[Dataset rows]
-- begin --
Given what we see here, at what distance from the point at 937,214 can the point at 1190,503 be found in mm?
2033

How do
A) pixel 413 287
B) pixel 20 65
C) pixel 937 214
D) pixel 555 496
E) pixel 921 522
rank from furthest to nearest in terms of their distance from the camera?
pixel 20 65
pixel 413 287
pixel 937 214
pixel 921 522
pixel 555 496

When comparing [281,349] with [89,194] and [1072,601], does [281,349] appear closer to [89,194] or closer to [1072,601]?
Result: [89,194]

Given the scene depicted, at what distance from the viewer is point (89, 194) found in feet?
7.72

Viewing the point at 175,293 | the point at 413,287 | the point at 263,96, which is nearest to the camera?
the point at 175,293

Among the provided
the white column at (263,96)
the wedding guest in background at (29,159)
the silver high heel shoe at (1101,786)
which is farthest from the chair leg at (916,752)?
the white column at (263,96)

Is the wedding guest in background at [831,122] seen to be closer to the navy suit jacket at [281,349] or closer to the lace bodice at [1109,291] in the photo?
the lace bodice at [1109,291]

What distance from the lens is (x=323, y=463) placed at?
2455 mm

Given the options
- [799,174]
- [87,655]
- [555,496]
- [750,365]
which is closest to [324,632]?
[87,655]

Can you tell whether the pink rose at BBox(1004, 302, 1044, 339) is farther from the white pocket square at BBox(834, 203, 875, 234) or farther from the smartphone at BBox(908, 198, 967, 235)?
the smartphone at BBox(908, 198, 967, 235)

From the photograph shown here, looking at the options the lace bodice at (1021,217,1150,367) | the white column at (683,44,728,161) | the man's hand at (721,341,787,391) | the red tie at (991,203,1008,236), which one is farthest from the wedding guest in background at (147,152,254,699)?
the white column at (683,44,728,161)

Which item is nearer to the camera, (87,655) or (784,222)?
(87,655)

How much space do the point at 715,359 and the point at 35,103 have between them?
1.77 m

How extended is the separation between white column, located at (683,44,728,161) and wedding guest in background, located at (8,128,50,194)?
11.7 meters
-- end --
GIVEN INSTRUCTION —
Copy every item above word for word, with no changes.

COMPLETED TASK —
Given what we see here, at what distance from the point at 937,214 can the point at 1190,503 be found in mm?
2033

How do
A) pixel 413 287
B) pixel 20 65
C) pixel 937 214
D) pixel 555 496
E) pixel 921 522
rank from furthest to nearest in terms of their distance from the camera?
pixel 20 65
pixel 413 287
pixel 937 214
pixel 921 522
pixel 555 496

When comparing [281,349] with [89,194] and [1072,601], does [281,349] appear closer to [89,194] or closer to [1072,601]?
Result: [89,194]

Given the scene depicted, at what distance from the viewer is point (89, 194) found in feet?
7.72

Viewing the point at 175,293 | the point at 413,287 | the point at 263,96, which is nearest to the camera?
the point at 175,293

Among the provided
the white column at (263,96)
the wedding guest in background at (29,159)
the silver high heel shoe at (1101,786)
which is farthest from the chair leg at (916,752)?
the white column at (263,96)

Is the wedding guest in background at [831,122] seen to be closer to the navy suit jacket at [281,349] or closer to the lace bodice at [1109,291] in the photo?
the lace bodice at [1109,291]

What distance from the lens is (x=323, y=463) placed at?
2455 mm

Given the options
- [799,174]
- [87,655]
- [555,496]
- [750,365]
which is closest to [324,632]?
[87,655]

Can you tell whether the pink rose at BBox(1004, 302, 1044, 339) is farther from the white pocket square at BBox(834, 203, 875, 234) or farther from the smartphone at BBox(908, 198, 967, 235)?
the smartphone at BBox(908, 198, 967, 235)

From the photograph shown here, looking at the options the lace bodice at (1021,217,1150,367) | the white column at (683,44,728,161) | the man's hand at (721,341,787,391) | the red tie at (991,203,1008,236), which one is farthest from the wedding guest in background at (147,152,254,699)?
the white column at (683,44,728,161)

Which item is nearer to the camera, (87,655) or (784,222)?
(87,655)

How much space do the point at 715,359 and the point at 35,103 have between them?
1.77 m

How extended is the separation between white column, located at (683,44,728,161) and wedding guest in background, located at (8,128,50,194)?
11.7 meters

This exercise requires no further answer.